It was one of those nights when even Jeff Lynne would have been happy to pay for a ticket.

After 15 years, Jeff called time on the Electric Light Orchestra in 1986. But his fellow symphonic rockers wanted to carry on, and the group has continued in different guises ever since.

On Thursday night they returned to the New Theatre in Oxford after a two-year absence, and a big crowd turned up to see the musicians, who are now forced to called themselves The Orchestra. For legal reasons, of course.

I'm delighted to report that the band was as tight as Jeff's perm in the old days.

They had dispensed with the stage show featuring a giant fibreglass spaceship, relying instead on the backdrop of a number of different videos.

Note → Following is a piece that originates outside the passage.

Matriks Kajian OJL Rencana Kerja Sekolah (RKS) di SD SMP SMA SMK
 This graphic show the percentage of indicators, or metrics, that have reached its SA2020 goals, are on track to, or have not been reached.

But the lack of any elaborate stage set didn't matter because the hits sounded just as good as the studio versions, if not better.

New technology has enabled the orchestra to replicate those synth sounds very accurately, and the violin pyrotechnics provided by Mik Kaminsky were a real highlight.

All the big hits were played — Sweet Talking Woman, Mr Blue Sky, Horace Wimp, Hold on Tight and Last Train to London.

And the audience — ranging from teenage kids to their grandparents — was up on its feet for one of the last numbers Don't Bring Me Down.

Members of the Orchestra were keen to demonstrate their musical versatility by introducing one or two covers to the set, including Getting Better and Twist n' Shout by the Beatles.

But on the whole, they gave the ELO faithful what they wanted, and I would love to be singing Telephone Line with them when they are next in town.